On August 18, 2021, Smith was suspended for ten games by Major League Baseball for having a foreign substance in his glove. In 45 appearances (13 starts) for Arizona, Smith logged a 4–9 record and 4.83 ERA with 124 strikeouts in 113 2/3 innings pitched.

Smith pitched in 44 contests for the Diamondbacks in 2022, posting a 1–3 record and 4.11 ERA with 65 strikeouts in 70.0 innings of work. In the final day of the season, Smith left a game against the Los Angeles Dodgers with what was later diagnosed as a partial tear in the ulnar collateral ligament of his throwing arm. He was designated for assignment on November 15, 2022. On November 18, Smith was non–tendered by Arizona and became a free agent.

===Pittsburgh Pirates===
On February 9, 2023, Smith signed a minor league contract with the Pittsburgh Pirates organization. In 10 games for the Triple–A Indianapolis Indians, he struggled to a 6.40 ERA with 38 strikeouts across 45 innings pitched. Smith underwent Tommy John surgery in June, ending his season. He elected free agency following the season on November 6.

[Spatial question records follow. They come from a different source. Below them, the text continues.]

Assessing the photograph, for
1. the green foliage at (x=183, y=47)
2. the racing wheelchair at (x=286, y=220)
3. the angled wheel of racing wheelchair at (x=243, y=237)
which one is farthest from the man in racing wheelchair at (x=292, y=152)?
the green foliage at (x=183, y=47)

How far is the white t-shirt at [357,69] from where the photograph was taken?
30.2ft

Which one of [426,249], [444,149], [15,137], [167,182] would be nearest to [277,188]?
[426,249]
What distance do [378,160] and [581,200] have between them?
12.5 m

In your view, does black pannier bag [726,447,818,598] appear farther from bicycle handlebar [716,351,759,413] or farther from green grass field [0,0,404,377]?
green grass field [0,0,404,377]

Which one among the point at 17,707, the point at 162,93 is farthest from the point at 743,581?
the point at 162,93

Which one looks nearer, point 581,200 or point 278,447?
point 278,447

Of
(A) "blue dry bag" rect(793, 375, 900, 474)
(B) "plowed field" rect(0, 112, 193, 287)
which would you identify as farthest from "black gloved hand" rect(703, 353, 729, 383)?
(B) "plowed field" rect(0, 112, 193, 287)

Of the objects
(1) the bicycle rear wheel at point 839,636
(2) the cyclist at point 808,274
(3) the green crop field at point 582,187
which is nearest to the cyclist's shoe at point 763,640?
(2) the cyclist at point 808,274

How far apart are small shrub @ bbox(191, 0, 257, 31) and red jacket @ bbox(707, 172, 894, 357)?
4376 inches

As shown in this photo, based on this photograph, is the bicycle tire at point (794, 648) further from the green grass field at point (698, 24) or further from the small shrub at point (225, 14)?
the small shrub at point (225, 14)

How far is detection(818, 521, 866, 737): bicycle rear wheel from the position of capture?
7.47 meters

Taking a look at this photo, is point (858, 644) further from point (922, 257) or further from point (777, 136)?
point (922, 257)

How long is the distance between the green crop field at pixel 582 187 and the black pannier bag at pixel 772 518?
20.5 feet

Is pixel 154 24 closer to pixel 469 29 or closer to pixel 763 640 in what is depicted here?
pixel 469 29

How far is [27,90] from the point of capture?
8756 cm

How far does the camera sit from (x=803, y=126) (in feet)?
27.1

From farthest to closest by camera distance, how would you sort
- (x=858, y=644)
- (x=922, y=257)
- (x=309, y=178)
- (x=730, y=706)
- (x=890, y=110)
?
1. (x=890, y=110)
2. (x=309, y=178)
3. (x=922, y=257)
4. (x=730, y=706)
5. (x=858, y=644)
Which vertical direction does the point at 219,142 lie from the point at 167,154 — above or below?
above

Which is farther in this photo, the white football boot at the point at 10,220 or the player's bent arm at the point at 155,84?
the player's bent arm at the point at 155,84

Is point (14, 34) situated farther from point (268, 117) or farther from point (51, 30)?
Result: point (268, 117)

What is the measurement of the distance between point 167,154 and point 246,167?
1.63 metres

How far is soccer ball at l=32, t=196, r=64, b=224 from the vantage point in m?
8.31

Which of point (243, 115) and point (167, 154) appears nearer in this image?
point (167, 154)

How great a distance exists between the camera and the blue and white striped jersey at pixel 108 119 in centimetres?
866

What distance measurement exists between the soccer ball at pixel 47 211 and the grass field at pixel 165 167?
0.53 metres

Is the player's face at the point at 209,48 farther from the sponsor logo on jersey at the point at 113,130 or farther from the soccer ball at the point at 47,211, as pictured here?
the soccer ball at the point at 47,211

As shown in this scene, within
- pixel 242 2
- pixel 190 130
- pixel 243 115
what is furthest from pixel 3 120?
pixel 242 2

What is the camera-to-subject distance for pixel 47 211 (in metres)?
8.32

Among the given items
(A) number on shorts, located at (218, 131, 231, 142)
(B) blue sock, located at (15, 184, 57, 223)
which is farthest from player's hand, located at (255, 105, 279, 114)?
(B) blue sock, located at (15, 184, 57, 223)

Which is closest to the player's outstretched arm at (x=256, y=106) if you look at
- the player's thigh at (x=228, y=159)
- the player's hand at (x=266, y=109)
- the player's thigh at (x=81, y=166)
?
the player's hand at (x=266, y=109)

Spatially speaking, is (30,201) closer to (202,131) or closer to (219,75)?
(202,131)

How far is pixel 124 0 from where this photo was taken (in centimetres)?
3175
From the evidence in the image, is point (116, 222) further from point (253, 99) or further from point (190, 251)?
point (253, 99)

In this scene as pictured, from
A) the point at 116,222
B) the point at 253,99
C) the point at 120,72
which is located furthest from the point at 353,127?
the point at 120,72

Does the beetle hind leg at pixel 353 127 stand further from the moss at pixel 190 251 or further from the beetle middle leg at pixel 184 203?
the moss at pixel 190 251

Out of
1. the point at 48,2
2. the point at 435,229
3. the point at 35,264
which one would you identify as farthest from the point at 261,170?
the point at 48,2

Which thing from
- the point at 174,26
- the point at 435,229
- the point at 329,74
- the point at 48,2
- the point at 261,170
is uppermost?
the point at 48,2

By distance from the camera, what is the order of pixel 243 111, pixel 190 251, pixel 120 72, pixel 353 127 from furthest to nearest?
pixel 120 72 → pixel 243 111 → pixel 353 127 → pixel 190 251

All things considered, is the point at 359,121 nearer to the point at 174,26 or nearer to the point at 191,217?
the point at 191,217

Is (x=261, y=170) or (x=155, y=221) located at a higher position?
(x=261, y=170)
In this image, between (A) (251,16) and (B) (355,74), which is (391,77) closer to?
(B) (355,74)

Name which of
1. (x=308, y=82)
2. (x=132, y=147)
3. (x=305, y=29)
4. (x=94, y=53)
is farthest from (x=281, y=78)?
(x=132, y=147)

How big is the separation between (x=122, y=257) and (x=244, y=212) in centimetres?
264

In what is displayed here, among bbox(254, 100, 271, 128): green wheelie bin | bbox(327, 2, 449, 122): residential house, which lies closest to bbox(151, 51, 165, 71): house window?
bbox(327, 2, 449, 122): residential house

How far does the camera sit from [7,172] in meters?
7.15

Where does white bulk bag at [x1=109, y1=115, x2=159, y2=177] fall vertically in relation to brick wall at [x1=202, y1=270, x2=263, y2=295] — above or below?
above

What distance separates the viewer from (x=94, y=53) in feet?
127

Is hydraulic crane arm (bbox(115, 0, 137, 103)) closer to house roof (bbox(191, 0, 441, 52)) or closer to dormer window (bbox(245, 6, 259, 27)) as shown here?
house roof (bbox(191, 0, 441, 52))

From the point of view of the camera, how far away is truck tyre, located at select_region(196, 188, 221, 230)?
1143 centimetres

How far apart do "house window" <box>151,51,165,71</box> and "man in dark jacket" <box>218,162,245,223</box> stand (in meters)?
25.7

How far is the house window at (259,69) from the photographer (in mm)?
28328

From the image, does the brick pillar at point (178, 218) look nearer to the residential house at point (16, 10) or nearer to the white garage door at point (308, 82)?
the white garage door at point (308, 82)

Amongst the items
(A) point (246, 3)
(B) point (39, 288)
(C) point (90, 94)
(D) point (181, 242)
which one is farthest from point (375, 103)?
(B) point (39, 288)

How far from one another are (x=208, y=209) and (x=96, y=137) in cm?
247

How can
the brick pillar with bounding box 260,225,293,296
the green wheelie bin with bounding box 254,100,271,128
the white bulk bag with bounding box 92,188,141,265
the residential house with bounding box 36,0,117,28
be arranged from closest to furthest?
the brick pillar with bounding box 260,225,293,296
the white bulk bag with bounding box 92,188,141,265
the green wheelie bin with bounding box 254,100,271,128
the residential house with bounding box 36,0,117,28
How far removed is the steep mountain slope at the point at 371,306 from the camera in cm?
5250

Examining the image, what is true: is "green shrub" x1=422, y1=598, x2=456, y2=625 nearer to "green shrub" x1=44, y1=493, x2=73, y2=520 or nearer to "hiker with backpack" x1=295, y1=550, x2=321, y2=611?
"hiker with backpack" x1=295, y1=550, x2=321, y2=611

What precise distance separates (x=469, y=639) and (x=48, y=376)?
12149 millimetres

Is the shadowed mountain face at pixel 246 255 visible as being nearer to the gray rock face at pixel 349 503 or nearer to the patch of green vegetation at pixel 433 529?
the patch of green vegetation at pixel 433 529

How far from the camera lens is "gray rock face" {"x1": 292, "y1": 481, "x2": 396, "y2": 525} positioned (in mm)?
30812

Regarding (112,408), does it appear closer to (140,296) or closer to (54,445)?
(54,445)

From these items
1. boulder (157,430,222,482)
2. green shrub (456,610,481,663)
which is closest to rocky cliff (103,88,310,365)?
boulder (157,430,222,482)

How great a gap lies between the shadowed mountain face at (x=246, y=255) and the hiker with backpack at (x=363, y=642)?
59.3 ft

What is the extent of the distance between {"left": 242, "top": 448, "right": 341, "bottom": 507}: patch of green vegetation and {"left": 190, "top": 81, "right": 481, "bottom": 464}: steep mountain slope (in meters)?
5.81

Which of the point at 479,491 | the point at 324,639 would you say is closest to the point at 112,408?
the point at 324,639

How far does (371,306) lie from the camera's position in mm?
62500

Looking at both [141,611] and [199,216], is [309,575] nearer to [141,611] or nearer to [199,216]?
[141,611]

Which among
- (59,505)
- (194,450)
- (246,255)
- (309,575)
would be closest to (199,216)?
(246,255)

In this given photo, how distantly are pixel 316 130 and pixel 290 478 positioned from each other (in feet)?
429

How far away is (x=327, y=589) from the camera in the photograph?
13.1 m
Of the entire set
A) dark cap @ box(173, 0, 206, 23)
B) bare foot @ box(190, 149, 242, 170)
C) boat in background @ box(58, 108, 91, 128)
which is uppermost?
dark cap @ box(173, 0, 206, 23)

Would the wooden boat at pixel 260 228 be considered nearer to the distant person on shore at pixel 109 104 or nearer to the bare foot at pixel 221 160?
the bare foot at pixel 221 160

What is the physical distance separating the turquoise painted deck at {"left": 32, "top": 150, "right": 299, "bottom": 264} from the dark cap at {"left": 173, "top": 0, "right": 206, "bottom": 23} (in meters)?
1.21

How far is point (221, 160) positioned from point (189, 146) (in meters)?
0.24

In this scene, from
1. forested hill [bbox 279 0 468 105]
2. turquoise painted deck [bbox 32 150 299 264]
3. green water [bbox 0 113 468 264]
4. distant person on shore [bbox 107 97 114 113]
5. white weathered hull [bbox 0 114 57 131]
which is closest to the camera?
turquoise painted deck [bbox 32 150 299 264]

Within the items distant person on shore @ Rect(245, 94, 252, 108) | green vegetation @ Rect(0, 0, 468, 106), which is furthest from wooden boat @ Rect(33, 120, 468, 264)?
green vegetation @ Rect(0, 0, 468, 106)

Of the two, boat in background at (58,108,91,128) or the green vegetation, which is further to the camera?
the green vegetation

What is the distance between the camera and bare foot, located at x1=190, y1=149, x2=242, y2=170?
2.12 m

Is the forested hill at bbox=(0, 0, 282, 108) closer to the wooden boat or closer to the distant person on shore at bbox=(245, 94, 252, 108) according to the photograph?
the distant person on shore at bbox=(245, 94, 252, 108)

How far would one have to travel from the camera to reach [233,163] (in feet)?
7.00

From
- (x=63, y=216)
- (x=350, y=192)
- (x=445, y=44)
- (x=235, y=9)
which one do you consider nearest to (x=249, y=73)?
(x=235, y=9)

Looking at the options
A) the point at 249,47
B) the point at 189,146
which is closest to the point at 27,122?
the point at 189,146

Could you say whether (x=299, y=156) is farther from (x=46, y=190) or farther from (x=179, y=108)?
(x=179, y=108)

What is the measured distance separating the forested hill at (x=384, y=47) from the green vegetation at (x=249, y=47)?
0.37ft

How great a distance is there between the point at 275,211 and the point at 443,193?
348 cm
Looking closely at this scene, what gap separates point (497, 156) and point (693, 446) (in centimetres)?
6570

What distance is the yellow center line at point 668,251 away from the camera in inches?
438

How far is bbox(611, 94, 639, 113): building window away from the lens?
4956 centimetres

===Cleburne Railroaders===
On July 29, 2024, Smith signed with the Cleburne Railroaders of the American Association of Professional Baseball. In 3 starts for Cleburne, he struggled to a 6.75 ERA with 9 strikeouts across 9 1/3 innings pitched. Smith was released by the Railroaders on August 14. He re-signed with the Railroaders on August 24.

===Dorados de Chihuahua===
On April 15, 2025, Smith signed with the Dorados de Chihuahua of the Mexican League. In 20 games (18 starts) he threw 93 innings going 3-9 with a 5.52 ERA with 95 strikeouts and threw one complete game.

== Pitching style ==
Smith has a three-pitch mix, including a four-seam fastball, slider and changeup.

== Personal life ==
Smith and his wife, Tori, have two sons together.